**Selected text**
Latest revision as of 17:20, 20 January 2019

This article is a comparison of Obyte and IOTA.

Obyte

  • First cryptocurrency with DAG structure to trade on exchanges, 2016 late December.
  • Does not require proof-of-work
  • Decentralized, not fully trustless. Has 12 witnesses, trust required that majority will not conspire together, users select and can replace witnesses see Witness
  • Fair, open initial distribution by proving BTC ownership, spanning a year
  • Has fee, the amount of data to store in the network is the amount of currency, bytes, to pay. To store a transactions costs about 520 bytes, full nodes and witnesses collect/split the fee.
  • To pay for goods/service of value 52 000 bytes, the fee would be 1%. Bytes are traded in 1 000 000 000 (1GB) as of (June 2017), total supply is 1 000 000 000 000 000 or 1 petabyte. For todays price of $700 for 1GB, the fee of 600bytes (high estimate) is $0.0004. For fee to be $0.4, the price of 1GB would be $700 000.
  • Declarative smart contracts, oracles, user-defined (private) assets, immutable data-storage.
  • Community effort, no organized businesses, foundations.
  • Uncensored, unmoderated communication channels.

IOTA

  • Began as idea/ICO in 2015, trades on exchange 2017 July.
  • Requires Proof-of-Work
  • Zero-fee, the transaction is payed for by expending compute-resources doing Proof-of-Work.

[Dataset excerpt]

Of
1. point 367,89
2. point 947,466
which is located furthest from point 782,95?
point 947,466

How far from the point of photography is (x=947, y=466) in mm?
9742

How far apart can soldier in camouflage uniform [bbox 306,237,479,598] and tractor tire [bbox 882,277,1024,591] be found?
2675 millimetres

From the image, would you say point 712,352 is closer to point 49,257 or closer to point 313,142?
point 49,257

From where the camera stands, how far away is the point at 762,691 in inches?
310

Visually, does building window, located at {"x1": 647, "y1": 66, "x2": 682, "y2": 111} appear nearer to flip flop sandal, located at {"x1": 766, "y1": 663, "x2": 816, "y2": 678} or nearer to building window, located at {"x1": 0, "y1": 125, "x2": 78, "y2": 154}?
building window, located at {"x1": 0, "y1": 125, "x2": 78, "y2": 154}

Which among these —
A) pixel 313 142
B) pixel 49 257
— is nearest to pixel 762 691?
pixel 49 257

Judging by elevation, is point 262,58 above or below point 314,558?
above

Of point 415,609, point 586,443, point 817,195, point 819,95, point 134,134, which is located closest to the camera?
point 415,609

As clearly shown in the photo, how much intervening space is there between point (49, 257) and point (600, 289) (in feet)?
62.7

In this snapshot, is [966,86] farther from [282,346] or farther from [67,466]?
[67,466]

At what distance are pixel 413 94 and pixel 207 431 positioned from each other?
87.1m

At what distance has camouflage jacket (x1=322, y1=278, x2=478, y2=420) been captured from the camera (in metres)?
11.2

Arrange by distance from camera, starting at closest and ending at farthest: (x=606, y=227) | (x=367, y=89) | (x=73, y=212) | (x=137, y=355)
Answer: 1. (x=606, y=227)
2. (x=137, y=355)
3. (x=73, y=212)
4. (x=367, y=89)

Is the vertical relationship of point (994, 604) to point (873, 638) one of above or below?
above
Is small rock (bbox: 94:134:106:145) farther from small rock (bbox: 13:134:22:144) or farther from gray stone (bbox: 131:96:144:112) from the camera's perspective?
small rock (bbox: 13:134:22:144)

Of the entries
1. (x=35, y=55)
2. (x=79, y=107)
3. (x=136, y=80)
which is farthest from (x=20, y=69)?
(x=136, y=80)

**Requirement**
Quote the Obyte and IOTA comparison in full, word for word. The items play no part in this work.

**Response**
Latest revision as of 17:20, 20 January 2019

This article is a comparison of Obyte and IOTA.

Obyte

  • First cryptocurrency with DAG structure to trade on exchanges, 2016 late December.
  • Does not require proof-of-work
  • Decentralized, not fully trustless. Has 12 witnesses, trust required that majority will not conspire together, users select and can replace witnesses see Witness
  • Fair, open initial distribution by proving BTC ownership, spanning a year
  • Has fee, the amount of data to store in the network is the amount of currency, bytes, to pay. To store a transactions costs about 520 bytes, full nodes and witnesses collect/split the fee.
  • To pay for goods/service of value 52 000 bytes, the fee would be 1%. Bytes are traded in 1 000 000 000 (1GB) as of (June 2017), total supply is 1 000 000 000 000 000 or 1 petabyte. For todays price of $700 for 1GB, the fee of 600bytes (high estimate) is $0.0004. For fee to be $0.4, the price of 1GB would be $700 000.
  • Declarative smart contracts, oracles, user-defined (private) assets, immutable data-storage.
  • Community effort, no organized businesses, foundations.
  • Uncensored, unmoderated communication channels.

IOTA

  • Began as idea/ICO in 2015, trades on exchange 2017 July.
  • Requires Proof-of-Work
  • Zero-fee, the transaction is payed for by expending compute-resources doing Proof-of-Work.